La dépression de mon ex est la raison pour laquelle nous avons rompu, et je n’ai pas honte de l’admettre

Mon premier véritable amour était incroyable au début. J'étais jeune et passionné et les sentiments sont venus dur et vite; Je n’ai jamais rien vécu de tel. Aussi étonnants que soient les hauts, les bas étaient si tumultueux et dommageables. Même si je savais que sa dépression était la cause profonde des choses et que je me sentais si profondément pour lui, je ne pouvais pas rester.


Il portait un masque devant tout le monde sauf moi.

Mon ex était plutôt charmeur au début. J'avais l'impression qu'il était trop beau pour être vrai. Je découvrirais bientôt que c’était exactement le cas. Il était tellement préoccupé par les opinions de lui qui étaient totalement inconnues que cela frôlait la paranoïa. Il se mettait en quatre pour des gens qu’il ne reverrait probablement jamais, mais il s’est rarement mis en quatre pour faire quoi que ce soit pour moi.

Les hauts n'ont jamais l'emporté sur les bas.

Au début, la nouveauté de notre relation lui suffisait. Au fil du temps, cependant, ses problèmes sont apparus et j'ai vu un côté de lui qui m'effrayait sincèrement. Il m'appelait au milieu de la nuit en pleurant et en parlant de manière incohérente. Je me sentais complètement impuissant dans ces moments. Je voulais désespérément qu'il se sente mieux, mais il ne me dirait jamais quel était le problème réel.

Je ne savais pas avant que le mal ne soit fait.

Ma famille a des antécédents de dépression, mais elle n'a jamais été particulièrement ouverte à ce sujet. Je n'ai pas reconnaître les signes avant-coureurs jusqu'à ce qu'il soit trop tard. Mon ex m'avait écorché émotionnellement pendant trop longtemps. Ma sympathie pour sa situation n’a pas compensé les dommages qu’il a causés à notre relation et j’ai dû passer à autre chose.

Il a refusé d'obtenir de l'aide.

Il y a eu une nuit particulièrement difficile où mon ex m'a dit qu'il voulait mettre fin à ses jours. J'étais absent avec ma famille et je ne pouvais rien faire d'autre que tendre la main à sa mère. Il était furieux, mais j'avais l'impression de faire la bonne chose. Malgré le fait que sa famille était désormais impliquée, il refusait toujours de voir un médecin. Le fait qu'il ne semblait pas vouloir aller mieux était un sujet constant dans nos arguments à partir de ce moment-là.
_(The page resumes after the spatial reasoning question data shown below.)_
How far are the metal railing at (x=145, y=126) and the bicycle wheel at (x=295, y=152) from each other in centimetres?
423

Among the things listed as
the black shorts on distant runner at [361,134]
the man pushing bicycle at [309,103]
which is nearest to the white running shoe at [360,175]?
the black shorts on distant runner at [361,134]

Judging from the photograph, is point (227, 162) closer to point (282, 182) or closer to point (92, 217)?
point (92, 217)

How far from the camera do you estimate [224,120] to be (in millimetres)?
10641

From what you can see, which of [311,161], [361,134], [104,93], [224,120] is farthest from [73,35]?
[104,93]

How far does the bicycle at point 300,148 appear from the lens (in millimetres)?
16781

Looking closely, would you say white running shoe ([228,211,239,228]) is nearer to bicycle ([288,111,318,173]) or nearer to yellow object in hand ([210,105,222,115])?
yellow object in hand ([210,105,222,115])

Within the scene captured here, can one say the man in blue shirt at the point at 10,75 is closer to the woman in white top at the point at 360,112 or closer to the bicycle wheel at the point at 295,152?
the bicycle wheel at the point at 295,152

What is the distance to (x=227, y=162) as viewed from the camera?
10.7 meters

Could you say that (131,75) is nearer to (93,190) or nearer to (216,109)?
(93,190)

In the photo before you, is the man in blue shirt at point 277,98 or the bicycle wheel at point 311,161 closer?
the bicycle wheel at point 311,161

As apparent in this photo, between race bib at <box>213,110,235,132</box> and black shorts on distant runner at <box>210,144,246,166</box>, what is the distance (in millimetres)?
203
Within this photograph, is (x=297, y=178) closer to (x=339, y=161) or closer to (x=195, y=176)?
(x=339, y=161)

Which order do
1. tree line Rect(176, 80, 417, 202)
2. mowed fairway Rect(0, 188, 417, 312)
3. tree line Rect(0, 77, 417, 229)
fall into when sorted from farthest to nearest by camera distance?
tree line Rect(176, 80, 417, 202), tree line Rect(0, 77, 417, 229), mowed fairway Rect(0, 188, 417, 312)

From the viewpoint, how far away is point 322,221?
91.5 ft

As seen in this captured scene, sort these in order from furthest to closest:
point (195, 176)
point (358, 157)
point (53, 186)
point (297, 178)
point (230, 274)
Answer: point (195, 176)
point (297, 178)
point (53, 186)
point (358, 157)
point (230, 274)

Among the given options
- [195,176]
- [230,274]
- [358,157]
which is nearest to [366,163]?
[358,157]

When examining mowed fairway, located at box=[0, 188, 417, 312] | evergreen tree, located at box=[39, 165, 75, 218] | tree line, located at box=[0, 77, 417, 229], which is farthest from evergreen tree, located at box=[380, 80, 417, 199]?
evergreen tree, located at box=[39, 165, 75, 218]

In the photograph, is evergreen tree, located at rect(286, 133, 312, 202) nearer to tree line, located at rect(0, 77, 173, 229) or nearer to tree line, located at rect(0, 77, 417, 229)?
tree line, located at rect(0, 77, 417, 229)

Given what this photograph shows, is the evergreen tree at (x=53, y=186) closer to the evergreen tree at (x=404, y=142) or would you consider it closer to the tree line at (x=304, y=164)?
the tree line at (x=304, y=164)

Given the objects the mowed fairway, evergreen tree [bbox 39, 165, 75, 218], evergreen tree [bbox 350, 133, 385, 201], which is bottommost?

Ses méthodes d'adaptation étaient destructrices.

Au lieu de chercher de l'aide ou de s'ouvrir à ses amis et à sa famille, il a décidé de «s'automédiquer». Il a commencé à expérimenter la drogue, le faisant devenir plus distant que jamais. Tout point culminant de notre relation que j'ai vécu par la suite était totalement artificiel.